_Datos de entrada_:
○ ○ ○ ○ ○

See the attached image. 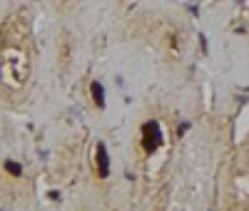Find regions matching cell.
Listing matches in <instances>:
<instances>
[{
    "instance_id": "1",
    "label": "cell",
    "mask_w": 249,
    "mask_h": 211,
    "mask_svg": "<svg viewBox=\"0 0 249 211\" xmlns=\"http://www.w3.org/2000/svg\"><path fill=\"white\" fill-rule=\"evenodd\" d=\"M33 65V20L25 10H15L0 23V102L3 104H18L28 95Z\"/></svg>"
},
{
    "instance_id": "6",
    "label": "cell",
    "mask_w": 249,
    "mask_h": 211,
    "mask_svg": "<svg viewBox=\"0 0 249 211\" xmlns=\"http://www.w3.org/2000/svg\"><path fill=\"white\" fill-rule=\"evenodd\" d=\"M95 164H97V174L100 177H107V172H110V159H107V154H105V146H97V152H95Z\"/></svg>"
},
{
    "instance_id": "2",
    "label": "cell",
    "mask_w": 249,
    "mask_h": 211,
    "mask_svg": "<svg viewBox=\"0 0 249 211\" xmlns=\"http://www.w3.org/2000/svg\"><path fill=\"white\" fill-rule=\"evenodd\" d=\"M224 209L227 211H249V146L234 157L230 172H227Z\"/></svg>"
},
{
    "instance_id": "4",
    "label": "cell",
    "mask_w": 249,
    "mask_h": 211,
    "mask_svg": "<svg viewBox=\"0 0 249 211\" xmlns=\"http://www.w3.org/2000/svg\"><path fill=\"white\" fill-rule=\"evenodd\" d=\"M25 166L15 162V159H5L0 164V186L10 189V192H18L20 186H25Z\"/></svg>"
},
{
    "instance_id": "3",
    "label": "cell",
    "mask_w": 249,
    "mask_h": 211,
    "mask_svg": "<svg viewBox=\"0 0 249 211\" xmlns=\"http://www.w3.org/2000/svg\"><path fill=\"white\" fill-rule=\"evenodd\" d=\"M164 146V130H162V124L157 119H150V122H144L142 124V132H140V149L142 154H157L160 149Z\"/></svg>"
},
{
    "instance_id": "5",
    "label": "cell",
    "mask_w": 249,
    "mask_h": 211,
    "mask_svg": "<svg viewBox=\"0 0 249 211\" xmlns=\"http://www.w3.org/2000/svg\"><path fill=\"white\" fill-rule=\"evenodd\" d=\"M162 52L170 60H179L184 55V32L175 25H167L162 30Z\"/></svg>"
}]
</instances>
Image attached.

○ ○ ○ ○ ○

Muestra cada línea de los registros anteriores que contenga la cadena "instances". Ten en cuenta que se distinguen mayúsculas y minúsculas.

Listing matches in <instances>:
<instances>
</instances>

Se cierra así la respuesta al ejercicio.